The peak airway pressure, time to correct positioning and pulmonary ventilation time before and after intubation were compared among the three groups. Hemodynamic changes, including mean arterial pressure (MAP), HR, SpO2, arterial partial pressure of carbon dioxide (PaCO2), partial pressure of oxygen (PaO2), forced expiratory volume in 1 s (FEV1), and forced vital capacity (FVC), were compared. In addition, the airway class, and success rate of intubation as well as the pain score (10), white blood cell level, incidence rate of pneumonia, length of hospital stay and hospitalization costs of patients after thoracic surgery were compared among the three groups.

Statistical analysis

SPSS 22.0 statistical software was used for statistical analysis. Measurement data were expressed as mean ± standard deviation (SD); A Student's t test was used for comparison between the two groups, and a one-way analysis of variance was used for comparison between multiple groups. Enumeration data were expressed as rates, and chi-square test was used for analysis. P < 0.05 was considered as statistically significant.

Results

Baseline characteristics of patients

A total of 90 patients receiving thoracic surgery were collected, divided into VDLT group (17 males, 13 females), BO group (19 males, 11 females), and VDLT + BO group (19 males, 11 females), with 30 cases in each group. There were no significant differences among the groups in age, gender, body mass index, ASA classification, systolic blood pressure, diastolic blood pressure, duration of hypertension, history of previous myocardial infarction, smoking history, history of alcoholism, complications, disease type, and preoperative levels of MAP, FEV1, and FVC (all P > 0.05), indicating that the groups were comparable (Table 1).

TABLE 1

Table 1. Comparison of baseline characteristics of included patients.

Comparison of peak airway pressure, time to correct positioning and pulmonary ventilation time

According to the comparison shown in Table 2, the peak airway pressure of patients in the VDLT + BO group was the smallest after intubation (22.64 ± 1.54 mmHg), significantly lower than that in the VDLT group (27.08 ± 1.51 mmHg) and the BO group (24.70 ± 1.70 mmHg) (P < 0.01). Also, the VDLT + BO group had the shortest time to correct positioning and longest pulmonary ventilation time (P < 0.01).

TABLE 2

Table 2. Comparison of peak airway pressure, time to correct positioning and pulmonary ventilation time before and after intubation .

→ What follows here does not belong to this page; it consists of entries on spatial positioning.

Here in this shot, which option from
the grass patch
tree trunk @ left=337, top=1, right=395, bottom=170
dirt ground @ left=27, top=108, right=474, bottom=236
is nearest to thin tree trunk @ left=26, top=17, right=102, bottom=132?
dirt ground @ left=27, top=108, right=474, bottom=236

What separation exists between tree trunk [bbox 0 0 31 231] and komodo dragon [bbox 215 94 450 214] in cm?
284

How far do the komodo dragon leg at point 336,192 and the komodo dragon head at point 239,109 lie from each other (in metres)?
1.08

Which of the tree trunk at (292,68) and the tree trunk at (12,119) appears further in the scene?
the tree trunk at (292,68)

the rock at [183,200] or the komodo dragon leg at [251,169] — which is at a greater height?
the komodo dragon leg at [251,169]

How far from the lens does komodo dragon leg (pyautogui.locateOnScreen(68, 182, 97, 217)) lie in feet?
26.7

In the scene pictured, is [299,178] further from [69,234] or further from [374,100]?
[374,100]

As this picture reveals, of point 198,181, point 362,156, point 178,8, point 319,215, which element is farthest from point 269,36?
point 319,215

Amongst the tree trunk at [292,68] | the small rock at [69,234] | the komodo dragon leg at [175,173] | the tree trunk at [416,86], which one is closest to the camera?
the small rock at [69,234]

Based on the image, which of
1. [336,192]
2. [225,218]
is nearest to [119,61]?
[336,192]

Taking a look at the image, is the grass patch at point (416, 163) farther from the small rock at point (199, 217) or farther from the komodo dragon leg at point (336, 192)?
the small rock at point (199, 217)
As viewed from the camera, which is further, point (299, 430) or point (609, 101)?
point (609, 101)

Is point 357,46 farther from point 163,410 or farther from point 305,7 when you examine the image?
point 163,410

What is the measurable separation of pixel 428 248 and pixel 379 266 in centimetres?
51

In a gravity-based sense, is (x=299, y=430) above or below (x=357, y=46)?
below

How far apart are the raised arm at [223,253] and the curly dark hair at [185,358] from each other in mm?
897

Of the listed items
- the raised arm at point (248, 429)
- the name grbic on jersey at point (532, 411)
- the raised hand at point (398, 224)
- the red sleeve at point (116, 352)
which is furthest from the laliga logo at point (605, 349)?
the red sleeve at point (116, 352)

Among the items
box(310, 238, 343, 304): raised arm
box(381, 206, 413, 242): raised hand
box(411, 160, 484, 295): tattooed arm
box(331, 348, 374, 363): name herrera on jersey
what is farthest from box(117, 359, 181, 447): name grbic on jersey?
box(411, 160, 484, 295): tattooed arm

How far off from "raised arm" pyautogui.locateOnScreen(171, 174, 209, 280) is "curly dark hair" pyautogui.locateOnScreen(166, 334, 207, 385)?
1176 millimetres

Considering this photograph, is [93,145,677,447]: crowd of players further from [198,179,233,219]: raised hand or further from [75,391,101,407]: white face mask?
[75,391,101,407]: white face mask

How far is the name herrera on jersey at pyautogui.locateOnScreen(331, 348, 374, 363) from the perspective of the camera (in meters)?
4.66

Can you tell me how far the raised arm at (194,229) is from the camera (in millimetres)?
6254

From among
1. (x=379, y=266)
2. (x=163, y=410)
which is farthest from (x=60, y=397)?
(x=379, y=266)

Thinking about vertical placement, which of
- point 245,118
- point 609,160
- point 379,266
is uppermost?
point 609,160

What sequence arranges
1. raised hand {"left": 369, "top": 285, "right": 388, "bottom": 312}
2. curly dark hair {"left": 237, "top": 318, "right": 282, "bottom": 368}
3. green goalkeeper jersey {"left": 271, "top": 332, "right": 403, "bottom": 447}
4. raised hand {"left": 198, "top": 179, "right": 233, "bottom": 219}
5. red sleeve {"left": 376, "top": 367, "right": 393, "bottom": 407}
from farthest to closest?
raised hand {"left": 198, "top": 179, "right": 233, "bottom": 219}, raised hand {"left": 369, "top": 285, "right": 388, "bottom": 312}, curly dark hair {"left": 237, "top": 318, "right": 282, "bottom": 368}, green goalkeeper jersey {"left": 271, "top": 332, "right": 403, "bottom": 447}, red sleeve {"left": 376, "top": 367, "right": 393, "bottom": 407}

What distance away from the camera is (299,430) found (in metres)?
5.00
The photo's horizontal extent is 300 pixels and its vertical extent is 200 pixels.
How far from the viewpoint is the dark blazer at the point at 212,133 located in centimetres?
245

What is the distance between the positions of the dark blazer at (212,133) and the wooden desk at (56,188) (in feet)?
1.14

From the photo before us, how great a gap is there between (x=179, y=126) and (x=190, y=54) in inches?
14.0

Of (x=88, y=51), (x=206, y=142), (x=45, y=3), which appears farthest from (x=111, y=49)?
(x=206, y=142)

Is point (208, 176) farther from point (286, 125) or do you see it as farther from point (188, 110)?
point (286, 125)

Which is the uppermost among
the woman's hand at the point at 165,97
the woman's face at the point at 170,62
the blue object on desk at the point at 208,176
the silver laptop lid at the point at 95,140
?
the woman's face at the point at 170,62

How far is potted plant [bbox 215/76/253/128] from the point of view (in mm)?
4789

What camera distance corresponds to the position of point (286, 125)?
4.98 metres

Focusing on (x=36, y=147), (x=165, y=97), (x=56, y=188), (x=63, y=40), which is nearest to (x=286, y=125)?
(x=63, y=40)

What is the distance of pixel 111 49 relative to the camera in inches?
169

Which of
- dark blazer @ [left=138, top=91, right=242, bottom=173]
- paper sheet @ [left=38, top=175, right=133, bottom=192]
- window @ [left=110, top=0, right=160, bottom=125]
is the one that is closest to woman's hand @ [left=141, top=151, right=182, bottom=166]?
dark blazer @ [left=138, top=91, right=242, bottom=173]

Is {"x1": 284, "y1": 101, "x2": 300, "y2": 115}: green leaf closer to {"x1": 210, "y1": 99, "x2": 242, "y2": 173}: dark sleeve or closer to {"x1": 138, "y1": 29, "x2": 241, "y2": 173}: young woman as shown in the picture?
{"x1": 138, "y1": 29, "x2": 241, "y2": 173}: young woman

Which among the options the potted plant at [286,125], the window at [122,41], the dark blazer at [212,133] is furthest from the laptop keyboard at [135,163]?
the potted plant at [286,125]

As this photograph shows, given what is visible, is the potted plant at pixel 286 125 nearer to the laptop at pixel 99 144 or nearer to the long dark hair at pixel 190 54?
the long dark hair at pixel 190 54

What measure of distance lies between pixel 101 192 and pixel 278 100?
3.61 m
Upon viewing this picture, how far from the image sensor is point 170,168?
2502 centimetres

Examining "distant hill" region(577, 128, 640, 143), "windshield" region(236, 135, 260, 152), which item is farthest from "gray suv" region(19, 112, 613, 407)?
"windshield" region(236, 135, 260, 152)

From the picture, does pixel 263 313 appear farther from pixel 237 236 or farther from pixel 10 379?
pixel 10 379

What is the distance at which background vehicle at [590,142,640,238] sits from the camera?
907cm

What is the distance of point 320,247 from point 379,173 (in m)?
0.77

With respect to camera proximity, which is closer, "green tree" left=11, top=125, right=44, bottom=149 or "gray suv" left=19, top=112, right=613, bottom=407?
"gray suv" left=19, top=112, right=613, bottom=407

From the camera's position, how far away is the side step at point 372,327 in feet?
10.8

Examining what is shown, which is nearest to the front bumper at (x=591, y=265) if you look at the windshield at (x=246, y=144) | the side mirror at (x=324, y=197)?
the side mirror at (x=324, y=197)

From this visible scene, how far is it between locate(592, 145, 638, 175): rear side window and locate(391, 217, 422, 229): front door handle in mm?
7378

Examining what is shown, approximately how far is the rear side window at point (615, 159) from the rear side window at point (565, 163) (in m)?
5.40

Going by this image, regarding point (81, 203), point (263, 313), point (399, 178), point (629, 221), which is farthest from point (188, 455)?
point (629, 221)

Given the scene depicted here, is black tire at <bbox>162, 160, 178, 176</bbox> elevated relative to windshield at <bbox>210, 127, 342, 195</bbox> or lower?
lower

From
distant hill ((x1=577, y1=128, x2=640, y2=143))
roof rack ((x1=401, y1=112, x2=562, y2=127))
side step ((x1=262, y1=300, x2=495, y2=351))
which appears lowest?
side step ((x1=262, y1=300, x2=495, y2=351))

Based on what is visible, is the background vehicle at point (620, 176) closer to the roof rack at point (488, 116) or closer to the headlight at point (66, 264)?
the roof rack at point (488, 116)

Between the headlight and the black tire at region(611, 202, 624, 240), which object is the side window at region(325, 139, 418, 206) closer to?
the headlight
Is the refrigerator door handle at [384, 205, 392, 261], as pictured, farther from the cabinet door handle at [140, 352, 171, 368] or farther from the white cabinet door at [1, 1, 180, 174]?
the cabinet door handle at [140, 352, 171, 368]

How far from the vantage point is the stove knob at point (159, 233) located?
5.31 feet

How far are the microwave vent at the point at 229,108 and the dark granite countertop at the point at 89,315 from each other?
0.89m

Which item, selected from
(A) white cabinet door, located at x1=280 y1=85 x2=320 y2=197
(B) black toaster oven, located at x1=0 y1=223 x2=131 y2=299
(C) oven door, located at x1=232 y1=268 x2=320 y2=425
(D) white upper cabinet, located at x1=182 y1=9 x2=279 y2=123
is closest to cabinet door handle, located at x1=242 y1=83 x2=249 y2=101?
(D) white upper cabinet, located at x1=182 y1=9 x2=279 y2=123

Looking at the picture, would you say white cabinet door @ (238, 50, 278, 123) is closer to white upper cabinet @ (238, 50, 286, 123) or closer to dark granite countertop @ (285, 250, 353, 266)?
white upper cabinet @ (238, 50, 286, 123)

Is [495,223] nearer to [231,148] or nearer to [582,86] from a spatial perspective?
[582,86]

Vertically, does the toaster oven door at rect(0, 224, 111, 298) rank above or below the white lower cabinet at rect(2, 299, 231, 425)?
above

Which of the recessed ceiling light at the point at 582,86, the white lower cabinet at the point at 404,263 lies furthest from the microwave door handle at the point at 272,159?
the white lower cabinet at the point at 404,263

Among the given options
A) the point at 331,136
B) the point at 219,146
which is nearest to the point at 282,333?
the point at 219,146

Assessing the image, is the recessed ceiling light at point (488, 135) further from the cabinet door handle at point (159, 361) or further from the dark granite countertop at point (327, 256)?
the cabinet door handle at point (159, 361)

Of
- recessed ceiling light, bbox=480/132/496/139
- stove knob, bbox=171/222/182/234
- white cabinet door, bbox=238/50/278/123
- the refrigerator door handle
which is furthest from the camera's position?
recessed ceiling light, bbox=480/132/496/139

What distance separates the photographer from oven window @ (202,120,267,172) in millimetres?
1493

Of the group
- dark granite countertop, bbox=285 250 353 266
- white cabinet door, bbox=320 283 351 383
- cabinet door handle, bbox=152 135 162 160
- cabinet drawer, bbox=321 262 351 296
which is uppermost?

Comparison of the success rate of intubation for different airway classes

As shown in Table 3, in patients with different airway classes, the VDLT + BO group had the highest number of patients who completed intubation (27/30), but there was no significant difference among the groups (P > 0.05).

TABLE 3

Table 3. Comparison of the success rate of intubation for different airway classes.

Comparison of hemodynamic parameters

As shown in Table 4, there was no significant difference in all hemodynamic parameters before intubation among the three groups (P > 0.05). After tracheal intubation, MAP, HR, SpO2, PaCO2, PaO2, FEV1 and FVC in the VDLT + BO group were significantly better than those in the BO group and the VDLT group, with the worst performance in the VDLT group (P < 0.05).

TABLE 4

Table 4. Comparison of hemodynamic parameters before and after intubation.

Comparison of postoperative recovery

Finally, we compared the postoperative recovery of patients in the three groups (Table 5). Patients in the VDLT + BO group had significantly lower postoperative pain scores, lowest incidence of infection, longer hospital stays, and required less costs than patients compared with the VDLT group and the BO group.

TABLE 5

Table 5. Comparison of postoperative recovery.

Discussion

DLT has the advantages of good lung isolation, safety, and easy fixation, but it has a large diameter, special shape, and hard texture. DLT is difficult to operate, easily causing greater stimulation to the body during intubation and extubation, damage to the airway, increased airway pressure, and prolonged time to correct positioning (11–13). Therefore, DLT is not conducive to stable progress of thoracic surgery. As a new lung isolation method and new one-lung ventilation technique, BO is selected by clinicians and patients because of its small outer diameter and 50% increase in the area of one-lung ventilation tube compared with DLT, which just compensates for the disadvantages of DLT (2, 14). In this study, a combination of visual DLT and BO was innovatively used for lung isolation. Such a combination can obtain clear real-time visual monitoring during intubation and the advantages of both methods.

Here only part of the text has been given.